═══ GIVEN DATA ═══

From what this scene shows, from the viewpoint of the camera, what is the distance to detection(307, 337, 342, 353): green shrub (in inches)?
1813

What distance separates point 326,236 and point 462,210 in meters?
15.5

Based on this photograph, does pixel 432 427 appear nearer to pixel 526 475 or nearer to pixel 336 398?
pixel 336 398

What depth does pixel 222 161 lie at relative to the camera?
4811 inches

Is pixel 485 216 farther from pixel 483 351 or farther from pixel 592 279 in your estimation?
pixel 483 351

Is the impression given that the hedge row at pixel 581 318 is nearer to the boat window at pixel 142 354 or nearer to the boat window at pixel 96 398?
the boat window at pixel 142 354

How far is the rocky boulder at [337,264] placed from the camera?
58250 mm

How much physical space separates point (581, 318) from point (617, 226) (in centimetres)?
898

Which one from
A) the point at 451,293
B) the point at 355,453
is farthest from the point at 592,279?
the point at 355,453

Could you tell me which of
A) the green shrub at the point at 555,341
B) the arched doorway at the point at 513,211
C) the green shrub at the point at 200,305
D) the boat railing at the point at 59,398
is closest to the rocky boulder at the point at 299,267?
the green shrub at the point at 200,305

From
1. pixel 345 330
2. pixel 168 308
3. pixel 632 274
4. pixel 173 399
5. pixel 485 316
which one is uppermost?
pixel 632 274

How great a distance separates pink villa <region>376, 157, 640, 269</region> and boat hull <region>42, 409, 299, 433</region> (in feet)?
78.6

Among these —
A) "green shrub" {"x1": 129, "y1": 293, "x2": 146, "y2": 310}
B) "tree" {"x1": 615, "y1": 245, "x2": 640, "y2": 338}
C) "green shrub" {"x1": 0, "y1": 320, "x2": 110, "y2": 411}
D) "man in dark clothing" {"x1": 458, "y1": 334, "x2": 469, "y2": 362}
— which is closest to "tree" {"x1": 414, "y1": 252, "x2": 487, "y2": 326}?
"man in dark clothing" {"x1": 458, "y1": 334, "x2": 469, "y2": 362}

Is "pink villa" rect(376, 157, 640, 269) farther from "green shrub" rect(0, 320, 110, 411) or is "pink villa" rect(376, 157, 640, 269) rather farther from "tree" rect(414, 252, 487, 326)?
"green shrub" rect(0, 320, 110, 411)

═══

WHAT YOU SHOULD DO -
Write out exactly the final stretch of the records: the line containing "Is the impression" and every line after it, through the last, and nothing else.

RESULT OF THIS TASK -
Is the impression given that the hedge row at pixel 581 318 is nearer to the boat window at pixel 142 354 or nearer to the boat window at pixel 96 398?
the boat window at pixel 142 354

How far is the rocky boulder at [337,264] placed from the camera?
58250 mm

How much physical space separates point (581, 318) from point (617, 226) (in centimetres)?
898

Which one from
A) the point at 451,293
B) the point at 355,453
is farthest from the point at 592,279?
the point at 355,453

Could you tell me which of
A) the green shrub at the point at 555,341
B) the arched doorway at the point at 513,211
C) the green shrub at the point at 200,305
D) the boat railing at the point at 59,398
is closest to the rocky boulder at the point at 299,267?
the green shrub at the point at 200,305

From
1. pixel 345 330
2. pixel 168 308
3. pixel 632 274
4. pixel 173 399
5. pixel 485 316
which one is uppermost?
pixel 632 274

How great a distance separates pink villa <region>376, 157, 640, 269</region> and boat hull <region>42, 409, 299, 433</region> (in feet)?
78.6

Among these —
A) "green shrub" {"x1": 129, "y1": 293, "x2": 146, "y2": 310}
B) "tree" {"x1": 615, "y1": 245, "x2": 640, "y2": 338}
C) "green shrub" {"x1": 0, "y1": 320, "x2": 110, "y2": 411}
D) "man in dark clothing" {"x1": 458, "y1": 334, "x2": 469, "y2": 362}
— which is closest to "tree" {"x1": 414, "y1": 252, "x2": 487, "y2": 326}?
"man in dark clothing" {"x1": 458, "y1": 334, "x2": 469, "y2": 362}

Is "pink villa" rect(376, 157, 640, 269) farther from "green shrub" rect(0, 320, 110, 411) or is "pink villa" rect(376, 157, 640, 269) rather farther from "tree" rect(414, 252, 487, 326)?
"green shrub" rect(0, 320, 110, 411)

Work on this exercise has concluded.